SHORT EXERCISE: Please convert the lines between the lines holding "In the given" and "1256 centimetres", inclusive, into a JSON list of strings, one string per line, leaving out any blank lines.

<<<<

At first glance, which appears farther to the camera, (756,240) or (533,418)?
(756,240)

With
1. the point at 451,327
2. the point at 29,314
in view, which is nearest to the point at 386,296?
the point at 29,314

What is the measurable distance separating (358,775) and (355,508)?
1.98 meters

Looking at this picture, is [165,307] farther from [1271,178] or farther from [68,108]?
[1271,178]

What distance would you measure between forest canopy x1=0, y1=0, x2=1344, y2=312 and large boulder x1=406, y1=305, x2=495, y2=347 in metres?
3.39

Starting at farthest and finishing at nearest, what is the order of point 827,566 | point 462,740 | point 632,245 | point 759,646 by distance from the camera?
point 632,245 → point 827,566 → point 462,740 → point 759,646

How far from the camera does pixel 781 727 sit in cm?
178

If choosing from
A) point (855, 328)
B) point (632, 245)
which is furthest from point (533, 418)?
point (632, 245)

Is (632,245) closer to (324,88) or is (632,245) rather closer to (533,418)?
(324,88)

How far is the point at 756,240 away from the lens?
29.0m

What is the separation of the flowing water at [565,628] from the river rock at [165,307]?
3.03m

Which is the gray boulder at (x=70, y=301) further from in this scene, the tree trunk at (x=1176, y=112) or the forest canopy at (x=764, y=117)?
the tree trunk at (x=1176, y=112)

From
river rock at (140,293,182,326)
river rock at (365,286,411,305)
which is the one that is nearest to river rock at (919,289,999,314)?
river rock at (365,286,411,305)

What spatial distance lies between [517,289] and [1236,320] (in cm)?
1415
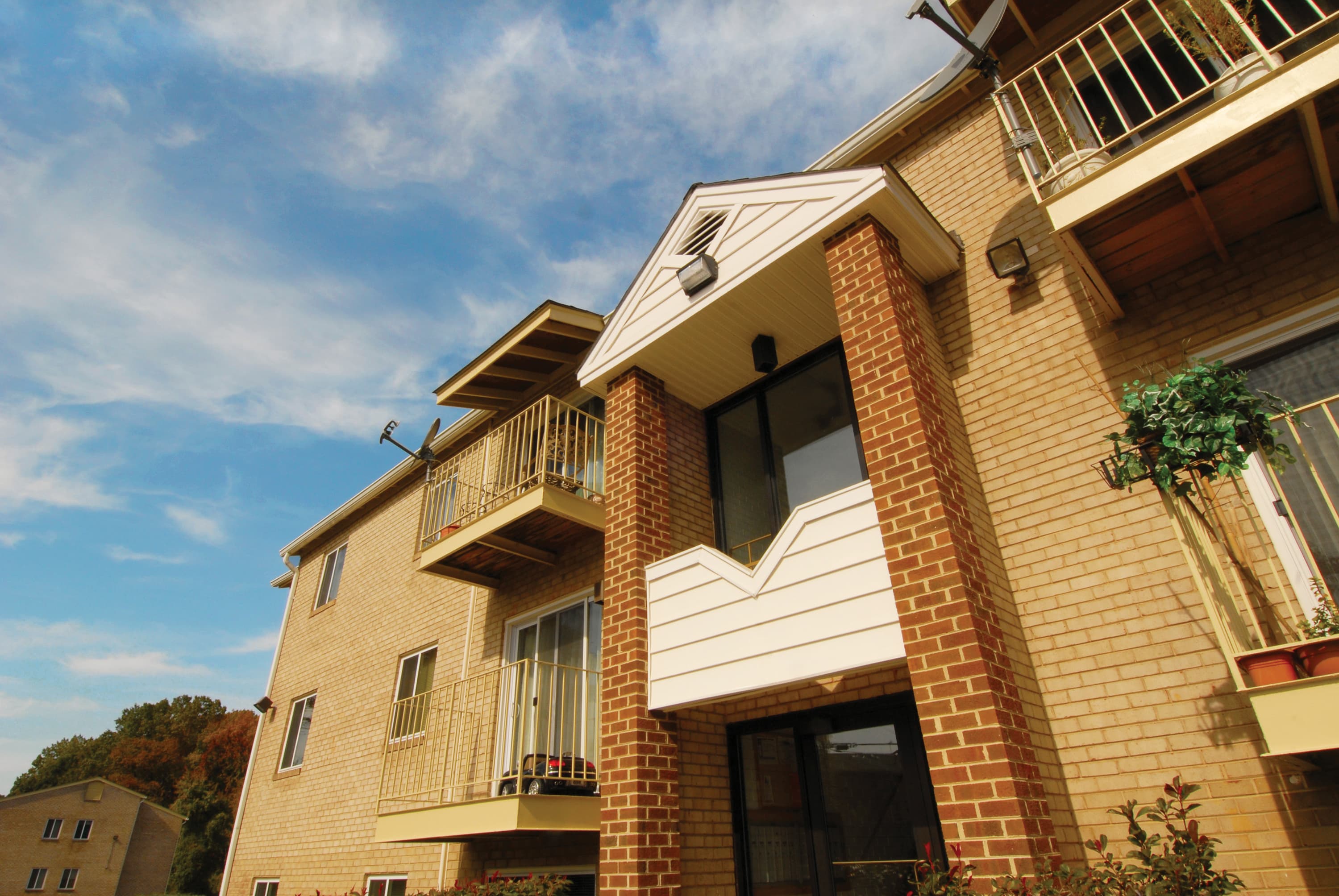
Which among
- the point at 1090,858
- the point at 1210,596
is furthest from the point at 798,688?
the point at 1210,596

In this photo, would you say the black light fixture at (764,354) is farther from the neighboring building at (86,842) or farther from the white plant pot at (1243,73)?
the neighboring building at (86,842)

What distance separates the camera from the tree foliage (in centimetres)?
3247

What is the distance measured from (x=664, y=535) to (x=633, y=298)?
2.43 metres

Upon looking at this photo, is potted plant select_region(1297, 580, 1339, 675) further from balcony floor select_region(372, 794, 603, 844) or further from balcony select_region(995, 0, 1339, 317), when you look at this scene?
balcony floor select_region(372, 794, 603, 844)

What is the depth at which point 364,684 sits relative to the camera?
40.0 ft

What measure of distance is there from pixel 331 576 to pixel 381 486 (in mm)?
2588

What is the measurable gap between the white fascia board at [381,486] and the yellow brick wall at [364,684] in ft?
0.70

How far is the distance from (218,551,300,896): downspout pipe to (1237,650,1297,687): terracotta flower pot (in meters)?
15.4

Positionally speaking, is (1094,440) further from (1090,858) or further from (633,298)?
(633,298)

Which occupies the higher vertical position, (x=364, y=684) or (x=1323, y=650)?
(x=364, y=684)

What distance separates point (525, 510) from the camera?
26.5 ft

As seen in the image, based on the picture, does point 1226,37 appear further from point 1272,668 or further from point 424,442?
point 424,442

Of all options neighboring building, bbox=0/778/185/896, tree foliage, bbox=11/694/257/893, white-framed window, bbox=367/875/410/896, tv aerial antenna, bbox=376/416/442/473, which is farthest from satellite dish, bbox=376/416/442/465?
neighboring building, bbox=0/778/185/896

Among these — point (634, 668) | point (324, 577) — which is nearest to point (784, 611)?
point (634, 668)
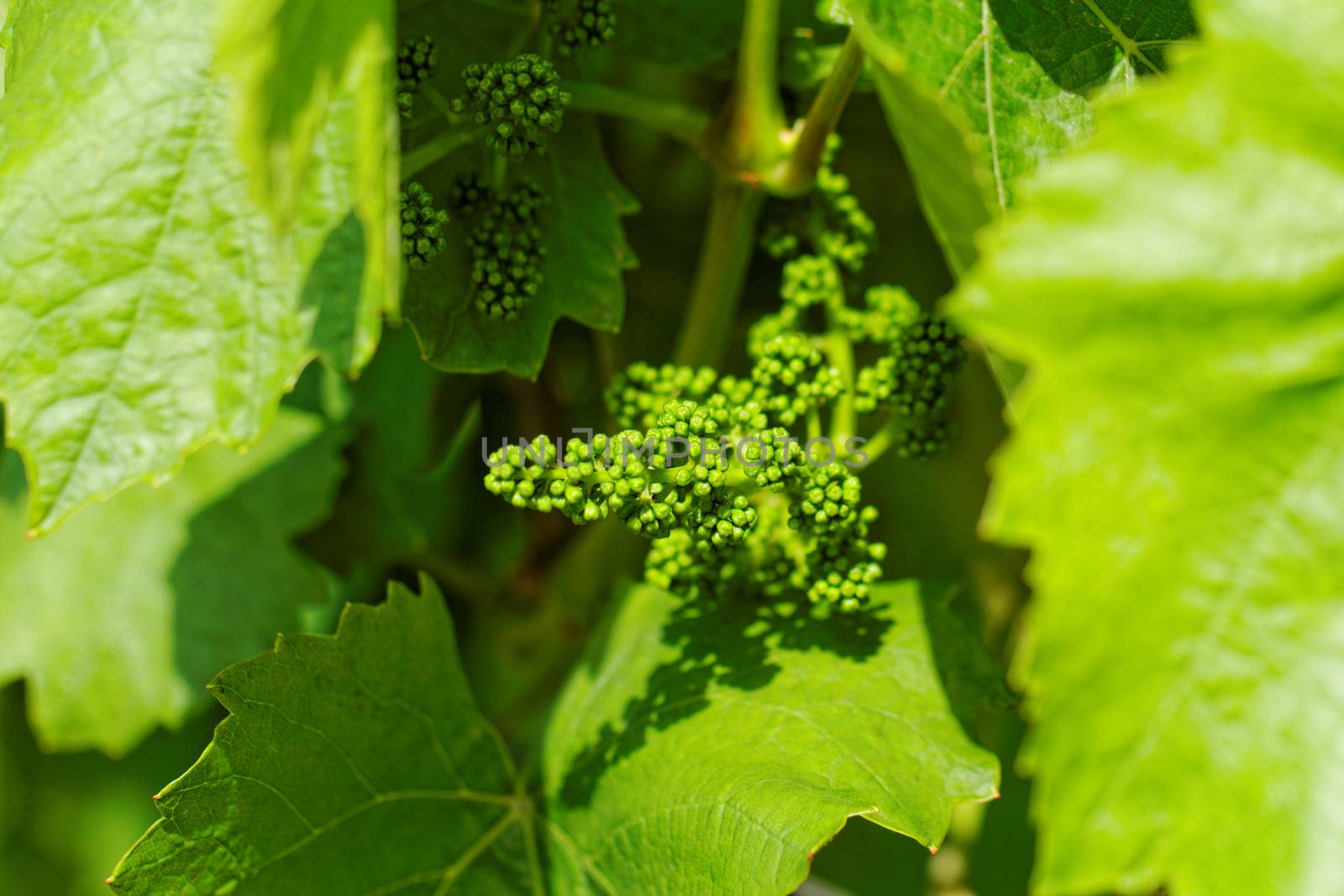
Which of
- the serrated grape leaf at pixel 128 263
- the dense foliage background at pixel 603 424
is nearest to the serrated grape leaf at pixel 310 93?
the dense foliage background at pixel 603 424

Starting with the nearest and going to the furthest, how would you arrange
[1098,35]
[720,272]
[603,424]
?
1. [1098,35]
2. [720,272]
3. [603,424]

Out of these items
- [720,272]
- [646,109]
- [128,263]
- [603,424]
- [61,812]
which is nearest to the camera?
[128,263]

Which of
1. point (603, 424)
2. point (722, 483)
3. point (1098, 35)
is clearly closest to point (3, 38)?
point (722, 483)

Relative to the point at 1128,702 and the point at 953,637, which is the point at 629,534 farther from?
the point at 1128,702

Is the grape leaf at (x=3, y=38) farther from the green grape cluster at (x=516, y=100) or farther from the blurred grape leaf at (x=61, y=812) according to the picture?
the blurred grape leaf at (x=61, y=812)

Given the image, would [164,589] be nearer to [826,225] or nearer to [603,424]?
[603,424]

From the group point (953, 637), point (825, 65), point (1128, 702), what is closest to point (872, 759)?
point (953, 637)

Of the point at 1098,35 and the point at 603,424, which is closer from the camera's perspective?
the point at 1098,35
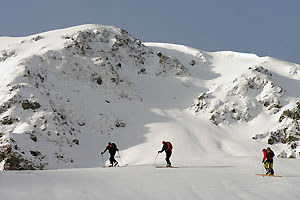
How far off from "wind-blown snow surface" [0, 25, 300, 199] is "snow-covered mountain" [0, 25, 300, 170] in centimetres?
14

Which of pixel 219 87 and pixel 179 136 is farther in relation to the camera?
pixel 219 87

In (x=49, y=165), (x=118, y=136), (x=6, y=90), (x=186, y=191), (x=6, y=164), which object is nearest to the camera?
(x=186, y=191)

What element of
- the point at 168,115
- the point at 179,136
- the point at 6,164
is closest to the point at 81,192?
the point at 6,164

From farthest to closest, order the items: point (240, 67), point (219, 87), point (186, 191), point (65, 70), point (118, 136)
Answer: point (240, 67), point (219, 87), point (65, 70), point (118, 136), point (186, 191)

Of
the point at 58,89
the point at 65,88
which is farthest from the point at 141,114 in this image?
the point at 58,89

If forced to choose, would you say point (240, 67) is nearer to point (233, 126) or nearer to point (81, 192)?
point (233, 126)

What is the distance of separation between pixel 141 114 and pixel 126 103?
363 cm

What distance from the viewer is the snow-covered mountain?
31620 mm

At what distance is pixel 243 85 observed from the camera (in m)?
46.7

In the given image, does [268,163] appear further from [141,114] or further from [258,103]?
[258,103]

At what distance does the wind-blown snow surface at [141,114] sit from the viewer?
1256 centimetres

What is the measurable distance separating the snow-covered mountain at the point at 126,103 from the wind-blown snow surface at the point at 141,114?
0.47ft

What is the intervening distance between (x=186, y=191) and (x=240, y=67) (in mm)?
51950

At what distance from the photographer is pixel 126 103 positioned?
4494 centimetres
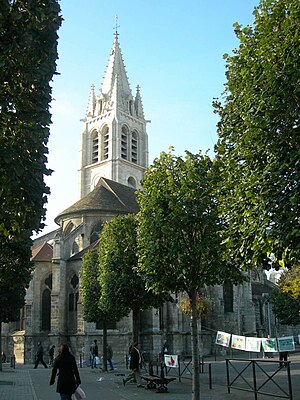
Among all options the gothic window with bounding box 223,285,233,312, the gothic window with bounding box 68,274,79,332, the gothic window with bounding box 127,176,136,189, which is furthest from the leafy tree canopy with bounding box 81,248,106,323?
the gothic window with bounding box 127,176,136,189

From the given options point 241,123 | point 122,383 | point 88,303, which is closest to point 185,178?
point 241,123

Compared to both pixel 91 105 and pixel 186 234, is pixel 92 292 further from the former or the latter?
pixel 91 105

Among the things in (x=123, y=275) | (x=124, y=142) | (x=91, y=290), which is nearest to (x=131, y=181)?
(x=124, y=142)

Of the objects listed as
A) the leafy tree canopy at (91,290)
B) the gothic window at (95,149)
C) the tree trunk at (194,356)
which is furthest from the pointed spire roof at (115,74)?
the tree trunk at (194,356)

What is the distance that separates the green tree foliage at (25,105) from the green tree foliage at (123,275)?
11632mm

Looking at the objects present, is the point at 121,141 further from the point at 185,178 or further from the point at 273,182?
the point at 273,182

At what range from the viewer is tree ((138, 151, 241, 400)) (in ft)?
46.7

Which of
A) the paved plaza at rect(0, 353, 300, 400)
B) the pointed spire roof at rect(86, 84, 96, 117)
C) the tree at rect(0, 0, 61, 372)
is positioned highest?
the pointed spire roof at rect(86, 84, 96, 117)

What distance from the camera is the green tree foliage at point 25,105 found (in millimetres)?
8344

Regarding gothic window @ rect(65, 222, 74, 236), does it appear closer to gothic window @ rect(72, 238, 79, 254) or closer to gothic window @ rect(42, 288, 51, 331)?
gothic window @ rect(72, 238, 79, 254)

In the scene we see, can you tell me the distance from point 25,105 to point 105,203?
37.8 meters

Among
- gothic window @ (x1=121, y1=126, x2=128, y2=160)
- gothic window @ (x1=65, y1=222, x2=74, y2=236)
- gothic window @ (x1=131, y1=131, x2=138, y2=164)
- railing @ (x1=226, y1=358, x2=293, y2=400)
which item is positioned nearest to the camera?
railing @ (x1=226, y1=358, x2=293, y2=400)

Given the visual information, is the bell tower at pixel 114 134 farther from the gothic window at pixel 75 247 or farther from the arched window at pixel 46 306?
the arched window at pixel 46 306

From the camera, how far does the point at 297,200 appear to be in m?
8.01
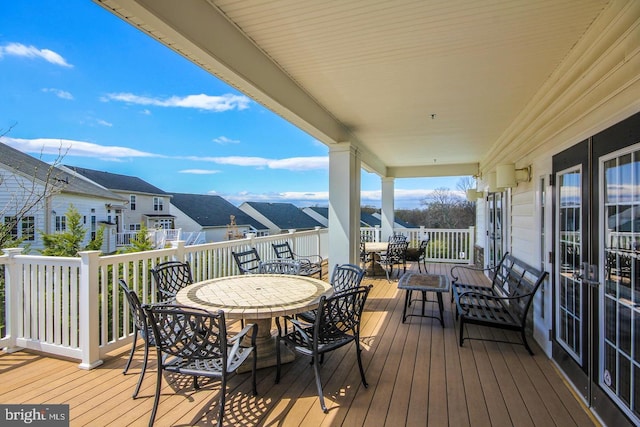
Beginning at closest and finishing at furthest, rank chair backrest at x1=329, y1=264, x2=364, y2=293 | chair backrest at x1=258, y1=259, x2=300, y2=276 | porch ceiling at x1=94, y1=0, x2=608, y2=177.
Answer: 1. porch ceiling at x1=94, y1=0, x2=608, y2=177
2. chair backrest at x1=329, y1=264, x2=364, y2=293
3. chair backrest at x1=258, y1=259, x2=300, y2=276

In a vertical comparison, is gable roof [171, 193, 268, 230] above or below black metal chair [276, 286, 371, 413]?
above

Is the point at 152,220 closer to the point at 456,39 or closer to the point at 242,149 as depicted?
the point at 242,149

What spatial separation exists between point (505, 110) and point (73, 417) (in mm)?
5546

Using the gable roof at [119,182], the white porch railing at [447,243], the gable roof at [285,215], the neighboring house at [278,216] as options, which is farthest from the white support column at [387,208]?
Result: the gable roof at [119,182]

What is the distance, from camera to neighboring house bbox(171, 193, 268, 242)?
23172 mm

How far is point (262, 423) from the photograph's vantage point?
2.01m

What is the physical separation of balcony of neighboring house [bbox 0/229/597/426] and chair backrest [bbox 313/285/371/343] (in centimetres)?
46

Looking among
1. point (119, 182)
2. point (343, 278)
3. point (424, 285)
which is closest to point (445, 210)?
point (424, 285)

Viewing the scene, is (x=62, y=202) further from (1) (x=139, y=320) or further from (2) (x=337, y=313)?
(2) (x=337, y=313)

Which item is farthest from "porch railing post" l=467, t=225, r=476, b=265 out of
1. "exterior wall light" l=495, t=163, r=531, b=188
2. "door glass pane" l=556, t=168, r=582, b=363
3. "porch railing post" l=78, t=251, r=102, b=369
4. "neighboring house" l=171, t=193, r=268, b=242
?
"neighboring house" l=171, t=193, r=268, b=242

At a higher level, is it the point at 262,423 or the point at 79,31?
the point at 79,31

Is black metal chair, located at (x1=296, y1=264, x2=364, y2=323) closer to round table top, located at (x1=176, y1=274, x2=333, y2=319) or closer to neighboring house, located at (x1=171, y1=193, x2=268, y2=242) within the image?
round table top, located at (x1=176, y1=274, x2=333, y2=319)

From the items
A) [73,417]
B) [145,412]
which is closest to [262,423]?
[145,412]

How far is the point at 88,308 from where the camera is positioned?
2703 mm
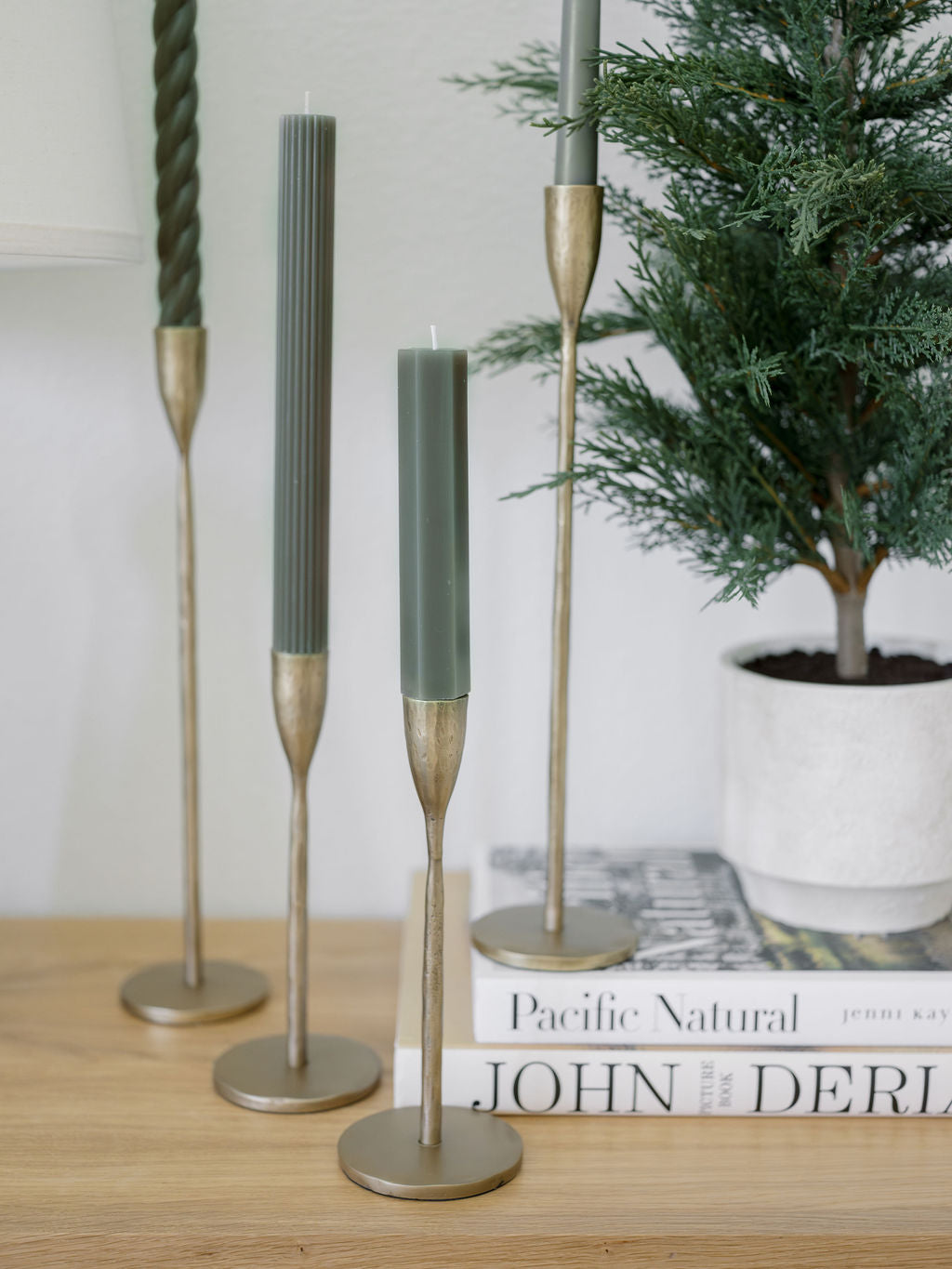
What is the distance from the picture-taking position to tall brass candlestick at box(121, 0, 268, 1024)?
0.69 metres

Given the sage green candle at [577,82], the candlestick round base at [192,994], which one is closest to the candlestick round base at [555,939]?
the candlestick round base at [192,994]

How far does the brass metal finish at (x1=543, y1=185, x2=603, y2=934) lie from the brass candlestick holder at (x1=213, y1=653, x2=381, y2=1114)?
12cm

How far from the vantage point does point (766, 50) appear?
0.79 metres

>>>>

RIGHT ANSWER:
[
  "In the given image, does [268,163] appear further from [141,114] or further from [258,103]?",
  "[258,103]",
  "At what distance does the wind-blown snow surface at [141,114] sit from the viewer?",
  "1256 centimetres"
]